73) Crying Fist (2005)

73) Crying Fist (2005) Dir: Ryoo Seung-wan Not Yet Released Date Seen: March 20th, 2009 Rating: 3.25/5

Action films are what writer/director Ryoo Seung-wan does best, making Crying Fist (2005) a weird but not unexpected change-up in his budding oeuvre. Not unlike The Wrestler (2008), Darren Aronofsky’s soppy love letter to the spandex-clad pro-wrestlers of the ‘80s, Crying Fist is a melodrama about two men who use boxing to get their shit together. The story’s build-up therefore does not revolve around their preparation for their big confrontation but rather the road that leads them there, making the film’s final fight the goal rather than the means to an end. That kind of sportsmanship and reserve is touching and makes the film a better macho tearjerker than most but its definitely not what Ryoo does best. 

Ryoo made Crying Fist just after Arahan (2004), an action comedy that elicited the same amount of tension from a kung fu pastiche that revolved around a young man quest to fulfill his destiny for the sake of saving a something or other. Crying Fist should logically be the better of the two films as it proves that Ryoo can do more than orchestrate colorful genre pictures. When it comes to emotions, he’s smart enough to know to rely on bodies under stress to convey pathos instead of dialogue. In Crying Fist, he takes that philosophy and runs with it farther than any of his films (that I’ve seen).
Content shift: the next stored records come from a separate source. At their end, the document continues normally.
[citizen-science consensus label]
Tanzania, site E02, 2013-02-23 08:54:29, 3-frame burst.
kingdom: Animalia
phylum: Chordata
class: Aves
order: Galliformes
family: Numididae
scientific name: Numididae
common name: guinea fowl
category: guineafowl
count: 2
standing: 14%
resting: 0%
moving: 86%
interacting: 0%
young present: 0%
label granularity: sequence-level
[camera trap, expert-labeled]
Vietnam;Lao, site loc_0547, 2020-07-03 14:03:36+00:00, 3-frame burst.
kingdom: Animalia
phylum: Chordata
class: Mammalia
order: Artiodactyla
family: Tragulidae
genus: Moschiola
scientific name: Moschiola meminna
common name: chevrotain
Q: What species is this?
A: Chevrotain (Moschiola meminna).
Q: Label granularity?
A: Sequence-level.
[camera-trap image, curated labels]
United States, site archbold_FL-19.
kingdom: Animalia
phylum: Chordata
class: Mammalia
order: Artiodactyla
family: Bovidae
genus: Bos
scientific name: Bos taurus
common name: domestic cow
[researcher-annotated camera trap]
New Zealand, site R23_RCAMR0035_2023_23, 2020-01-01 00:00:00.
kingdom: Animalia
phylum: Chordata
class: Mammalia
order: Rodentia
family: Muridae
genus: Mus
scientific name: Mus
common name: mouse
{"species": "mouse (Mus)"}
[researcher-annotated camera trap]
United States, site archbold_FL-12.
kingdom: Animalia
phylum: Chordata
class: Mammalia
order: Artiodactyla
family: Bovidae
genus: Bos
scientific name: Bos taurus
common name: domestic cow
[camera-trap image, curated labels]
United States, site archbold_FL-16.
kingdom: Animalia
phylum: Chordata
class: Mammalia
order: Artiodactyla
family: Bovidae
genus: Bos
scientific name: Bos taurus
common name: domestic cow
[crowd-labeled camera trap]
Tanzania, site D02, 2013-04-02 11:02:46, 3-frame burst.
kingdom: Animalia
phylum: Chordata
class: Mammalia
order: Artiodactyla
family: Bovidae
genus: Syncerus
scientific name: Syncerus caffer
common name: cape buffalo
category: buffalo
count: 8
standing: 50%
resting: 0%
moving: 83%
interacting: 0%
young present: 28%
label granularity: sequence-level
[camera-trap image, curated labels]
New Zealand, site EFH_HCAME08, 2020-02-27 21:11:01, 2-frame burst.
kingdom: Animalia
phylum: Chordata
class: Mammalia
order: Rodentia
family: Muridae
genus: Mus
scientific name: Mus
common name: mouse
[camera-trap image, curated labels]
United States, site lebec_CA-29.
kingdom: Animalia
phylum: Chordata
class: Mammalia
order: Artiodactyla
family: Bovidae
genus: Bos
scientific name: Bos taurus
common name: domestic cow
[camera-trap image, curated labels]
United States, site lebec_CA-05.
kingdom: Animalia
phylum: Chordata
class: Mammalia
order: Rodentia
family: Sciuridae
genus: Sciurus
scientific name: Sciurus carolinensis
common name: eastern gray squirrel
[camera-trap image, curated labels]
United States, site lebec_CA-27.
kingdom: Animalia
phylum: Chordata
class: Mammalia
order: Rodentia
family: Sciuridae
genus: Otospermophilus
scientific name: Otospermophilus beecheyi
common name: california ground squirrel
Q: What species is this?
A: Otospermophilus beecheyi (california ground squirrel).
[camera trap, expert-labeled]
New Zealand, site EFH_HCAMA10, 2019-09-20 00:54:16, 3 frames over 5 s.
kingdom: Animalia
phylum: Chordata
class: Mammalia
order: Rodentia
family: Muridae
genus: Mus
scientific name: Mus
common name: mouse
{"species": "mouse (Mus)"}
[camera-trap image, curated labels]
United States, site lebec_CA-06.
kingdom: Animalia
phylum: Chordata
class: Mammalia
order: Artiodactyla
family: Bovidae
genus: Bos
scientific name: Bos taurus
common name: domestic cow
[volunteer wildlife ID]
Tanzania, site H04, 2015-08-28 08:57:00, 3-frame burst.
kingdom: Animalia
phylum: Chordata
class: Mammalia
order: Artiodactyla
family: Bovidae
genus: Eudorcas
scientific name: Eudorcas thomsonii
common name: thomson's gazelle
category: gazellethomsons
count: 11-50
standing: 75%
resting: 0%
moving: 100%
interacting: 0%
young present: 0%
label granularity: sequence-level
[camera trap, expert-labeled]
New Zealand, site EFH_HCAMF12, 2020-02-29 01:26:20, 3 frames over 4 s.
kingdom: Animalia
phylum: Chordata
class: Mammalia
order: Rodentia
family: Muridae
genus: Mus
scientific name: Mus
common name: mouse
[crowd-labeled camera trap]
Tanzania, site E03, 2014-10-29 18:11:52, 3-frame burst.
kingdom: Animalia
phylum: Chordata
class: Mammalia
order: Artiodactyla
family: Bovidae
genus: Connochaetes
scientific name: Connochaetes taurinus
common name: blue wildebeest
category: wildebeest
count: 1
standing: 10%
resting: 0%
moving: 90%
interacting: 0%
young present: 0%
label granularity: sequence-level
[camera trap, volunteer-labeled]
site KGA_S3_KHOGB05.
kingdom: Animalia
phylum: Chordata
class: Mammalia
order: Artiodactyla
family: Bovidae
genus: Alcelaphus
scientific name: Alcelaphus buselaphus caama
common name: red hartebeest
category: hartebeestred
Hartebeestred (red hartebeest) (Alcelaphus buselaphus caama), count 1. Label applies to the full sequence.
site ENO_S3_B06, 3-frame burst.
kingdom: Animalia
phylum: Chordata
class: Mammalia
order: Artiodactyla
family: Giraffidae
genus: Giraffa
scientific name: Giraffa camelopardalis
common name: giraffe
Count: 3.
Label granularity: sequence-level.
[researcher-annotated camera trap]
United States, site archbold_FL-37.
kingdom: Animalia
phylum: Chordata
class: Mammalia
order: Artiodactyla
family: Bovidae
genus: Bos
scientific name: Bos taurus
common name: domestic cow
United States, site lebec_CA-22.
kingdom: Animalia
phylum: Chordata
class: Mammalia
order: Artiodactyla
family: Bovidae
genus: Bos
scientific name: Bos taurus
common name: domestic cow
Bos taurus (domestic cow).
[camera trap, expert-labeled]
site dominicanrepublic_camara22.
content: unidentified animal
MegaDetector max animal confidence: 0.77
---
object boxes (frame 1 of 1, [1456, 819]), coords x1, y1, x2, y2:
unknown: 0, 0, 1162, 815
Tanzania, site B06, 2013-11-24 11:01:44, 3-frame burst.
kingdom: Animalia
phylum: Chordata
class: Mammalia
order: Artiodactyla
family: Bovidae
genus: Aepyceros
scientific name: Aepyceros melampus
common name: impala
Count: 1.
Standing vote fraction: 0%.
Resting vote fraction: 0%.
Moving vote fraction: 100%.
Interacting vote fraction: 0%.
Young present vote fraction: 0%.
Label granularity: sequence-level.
In both Arahan and Crying Fist, Ryoo’s protagonists have to maim themselves to get ahead (ie: any knowledge gained takes a beating or two to sink in). In Crying Fist, Ryoo takes that theory of emotional torture as character-builder one step further and allows the actors’ body language to completely carry the film. There are perfunctory moments when Ryoo has the characters literally mutilate themselves to get forward, like when young Yoo Seung-hwan (Ryu Seung-beom) cuts himself in the prison shower to ward off a bully—no soap dropping here—but they’re strictly bush league compared to the films’ truly revelatory moments. Whether it’s cross-cutting between Gang Tae-shik (Choi Min-sik)’s hangdog expression and his doctor as he’s given a bum prognosis or a paradoxically understated tracking shot of Seung-beom’s face as the red and blue lights of a squad car are projected onto it, these moments make the film’s emotional payload stick.

Where the film collapses is in its warm and fuzzy final fight. By that point, both Yoo and Gang have already made the progress they needed to, leaving nothing riding on the fight’s outcome. Unlike earlier fight scenes, which are filmed in hyper-active DV, this one is filmed with none of the overblown but necessary stylistic tricks needed to accentuate any distinct features of the two fighters. It’s as if Ryoo is repudiating the viewer for expecting a climactic finish. He even goes so far as to use his one flag-waving, hey-this-is-what-the-movie-is-really-about moment to tell the viewer, through two sports announcers that quickly disappear immediately afterwards, that his protagonists’ are in it for the right reasons, namely everything but winning. Nice sentiment but if Ron Howard could make a prize fight look great without being really climactic, there’s no reason why Ryoo couldn’t.

Note: Oh Dal-su may still be playing the same guy he plays in pretty much every movie—the sleezy loan shark type guy—but he does it so well. More loan shark, pls.